Meaning of break even and lock profit

Today my account was wiped out completely when market suddenly start to rise on my sell positions and even leaving a negative balance…Having said that, I will give a break for further study.

Can someone please explain to me with examples the following:

- Always move your stop to Break Even,
- Lock in 1 pip of profit when you are up to 10, 15 or 20 pips
- Once you get to 20 pips of profit, CLOSE 50% of your position guaranteeing you a profit and the stop loss to either breakeven or 1 pip profit and let the market ride

Is there a special software for doing these?

ALWAYS trade with a stop loss. That should be your number one rule. No one can give you an exact set of rules for placing stops. You need to read through the babypips school and dont place another trade until you have done. Couple of other quick things: always have a good risk/ reward ratio, look out for news annoucements, always plan what you will do if price moves in a certain direction. There are a million things to learn so go through the school qnd then come back with any questions.

I have to agree with James. Using a stop loss is essential. It’s like putting on a seatbelt on before you drive off.

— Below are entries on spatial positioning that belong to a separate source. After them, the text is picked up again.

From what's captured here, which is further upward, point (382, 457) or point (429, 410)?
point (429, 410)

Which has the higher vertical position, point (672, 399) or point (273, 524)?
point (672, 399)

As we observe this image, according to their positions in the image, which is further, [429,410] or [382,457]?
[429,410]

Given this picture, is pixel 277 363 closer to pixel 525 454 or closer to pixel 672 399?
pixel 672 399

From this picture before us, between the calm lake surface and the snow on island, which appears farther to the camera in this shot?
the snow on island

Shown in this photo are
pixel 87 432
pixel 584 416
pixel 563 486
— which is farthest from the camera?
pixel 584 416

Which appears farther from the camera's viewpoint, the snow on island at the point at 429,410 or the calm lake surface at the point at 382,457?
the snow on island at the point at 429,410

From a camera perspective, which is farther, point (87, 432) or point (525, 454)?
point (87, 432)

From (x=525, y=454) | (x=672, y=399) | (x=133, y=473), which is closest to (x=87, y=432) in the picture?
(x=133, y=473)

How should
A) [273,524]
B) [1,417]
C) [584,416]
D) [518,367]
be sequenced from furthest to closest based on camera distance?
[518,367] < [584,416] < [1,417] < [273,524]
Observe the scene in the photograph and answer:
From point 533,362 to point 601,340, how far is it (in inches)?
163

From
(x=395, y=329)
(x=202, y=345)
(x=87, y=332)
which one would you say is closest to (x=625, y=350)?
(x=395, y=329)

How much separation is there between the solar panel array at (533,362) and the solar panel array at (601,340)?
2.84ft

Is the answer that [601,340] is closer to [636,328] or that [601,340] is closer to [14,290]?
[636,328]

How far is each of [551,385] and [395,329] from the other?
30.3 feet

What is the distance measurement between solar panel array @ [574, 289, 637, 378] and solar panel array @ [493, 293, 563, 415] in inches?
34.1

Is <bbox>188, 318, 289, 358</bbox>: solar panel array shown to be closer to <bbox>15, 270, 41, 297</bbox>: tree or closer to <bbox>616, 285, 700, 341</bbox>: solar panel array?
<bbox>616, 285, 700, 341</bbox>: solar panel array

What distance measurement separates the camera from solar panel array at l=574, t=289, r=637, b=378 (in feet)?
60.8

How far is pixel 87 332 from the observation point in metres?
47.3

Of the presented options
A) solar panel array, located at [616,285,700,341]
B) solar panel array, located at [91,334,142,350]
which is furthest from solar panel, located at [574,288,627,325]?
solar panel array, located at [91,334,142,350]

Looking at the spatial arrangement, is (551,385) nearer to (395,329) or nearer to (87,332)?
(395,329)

Moving stop to breakeven is based upon your understanding of the market, which implies that you had a plan when you opened a position. Did you? (Honest question). What were your support resistance levels, trend lines, price action, etc? What did you base it on before opening a position?

Where did you get your rules of locking in 1 pip of profit? Why close 50% when its reached 20 pips? What time frame are you trading at? I’m not giving you a lecture or being derisive, simply trying to pinpoint, if not expose the flaws, in your strategy.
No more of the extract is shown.